Wonderful spring day in DC. Enjoy the photos!
On Monday and Tuesday, March 25-26 some sixteen Einstein Fellows spent two days at the Airlie Center in Warrenton, Virginia for a post-fellowship transition retreat. Amidst swans, snowed covered grounds and lakes, we followed a program consisting of human resources experts, former Fellows discussing career transitions, resumes, cover letters, networking and those of us returning to the classrooms, received a unique and exclusive hotline number to call when overwhelmed and dejected. I’m going to cherish that number; to be used during lunch (five minutes or so perhaps) and prep (wait, I wonder if I’ll get a prep, hope I do/students will get more out of me/ and that it reflects the number and diversity of subjects/levels I will possibly teach-I really love 8th grade physical science though, hint).

Today, at the Cannon bldg. in DC, nine Einstein Educator Fellows from NSF, DOE, NOAA, and NASA presented to a group of sixteen educator professionals from the United Kingdom and Teacher Ambassador Fellows from the United States Department of Education. I was one of the Einstein Fellows presenting. The goal of this presentation was to discuss current educational trends, exchange resources and compare educational systems. I talked about bilingual students, standardization and Content & Language Integrated Learning (CLIL). I asked how linguistically diverse students are serve in the United Kingdom and how does a national curriculum work on integrating a diverse kingdom (Ireland, England, Wales). The presentations’ delivery followed the Pecha Kucha format, where each fellow contributed and referred to twenty slides and each slide was shown for twenty seconds. My fellow Fellows, representing the states of North Carolina, Washington, Idaho, Colorado and the District of Columbia, will be returning to their classrooms for the 2013-2014 school year.
Fellows Steve B., Lynn R., Sharon, Chris, Sam, Cindy, Kathy, Sandee, Kevin, April and I spent a day at KSC in Orlando, Florida for a workshop and tour of the center, Thank you April for putting together this cool visit. In the workshop we were introduced to the Educator Resource Center, educational materials, the digital learning network, the NASA App for smartphones and tablets http://www.nasa.gov/connect/apps.html, a must have for STEM educators. We were also challenged by Jennifer H., Education Specialist who led the workshop at KSC Educator Resource Center, to design and build a thrust support system. I had done this activity with many of students when I had an elective class. Each Fellow submitted their designs to a rigorous test and, I must confess, mine was the lightest and strongest of all. If any other Fellows want to contest this, demand evidence; by the way, hearsay does not count.

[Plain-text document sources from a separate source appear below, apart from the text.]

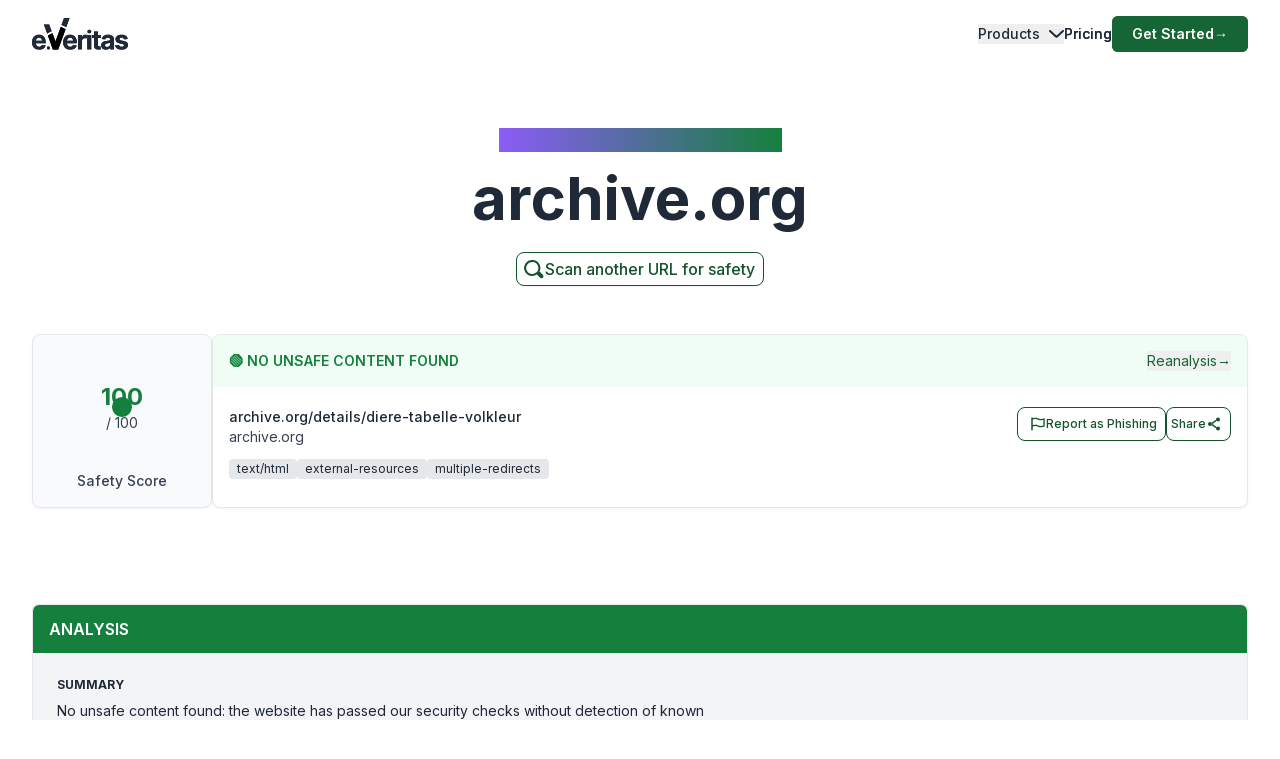

--- FILE ---
content_type: application/javascript; charset=UTF-8
request_url: https://www.emailveritas.com/_next/static/chunks/app/%5Blang%5D/url-checker/%5B...slugs%5D/layout-3ee7e7d9b0793004.js
body_size: 11
content:
(self.webpackChunk_N_E=self.webpackChunk_N_E||[]).push([[427,807,8407,2137,5548,2198,2804,7489,2758,7975,1410,7648,137,1555],{39866:function(n,e,u){Promise.resolve().then(u.bind(u,26321))}},function(n){n.O(0,[5501,5878,2972,1459,4652,2971,2117,1744],function(){return n(n.s=39866)}),_N_E=n.O()}]);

We toured the center, watched wild life such as egrets, turtles crossing the road, bald eagles, manatees, crocodiles; it’s the wild side of NASA, almost as if we had been in a national wildlife refuge. Maybe we were, check out Merritt Island NWR. We visited the launch control center, role played launch director, climbed launch pad 39A (while no one was looking), practiced the astronauts emergency zip line exit from the launch pad tower, talked to a crabonaut, touched a moon rock, went into the cockpit of shuttle Altantis! (no photos were allowed here, it is not officially opened yet) and much more.

Last Friday I traveled to Las Cruces to be the distinguished speaker at the 5th Annual Southwest New Mexico Regional STEM Conference and I presented my research title ‘Bilingual Students in the Standardization Age’ at the Graduate Research & Arts Symposium. Got back Thursday night, put together a presentation I delivered yesterday Friday March 15 at Goddard and in a few hours I traveling to Orlando, Florida again. This time to Kennedy Space Center with a small group of Einstein Fellows for a series of workshops and enjoy Cocoa Beach, maybe even Universal Studios. I’m packing my running shoes and goggles, maybe I can swim and run with the sharks, did I say sharks? I meant dolphins.  

What a week! On my birthday an Argentinean was heavenly elected Pope. Really cool, he is even a chemist. Science helps us get closer to heaven while in faith we find the strength to rise again.

I talked to engineer Ariel S. of NASA-GSFC  and discussed how the Sample Analysis at Mars (SAM), onboard NASA's Mars Science Laboratory rover, Curiosity, works. Ariel is a fellow countryman from Argentina and was gracious enough  to talk to me between  real-time test runs and showed me the behind the scenes of different laboratories. 
Here are the two short videos one in English and the other one in castellano/español as Ariel explains the workings of SAM.  The  sound has some background noise as the testbed is running, but it is still audible. This is real science and technology in action. Amazing! Thank you so much Ariel.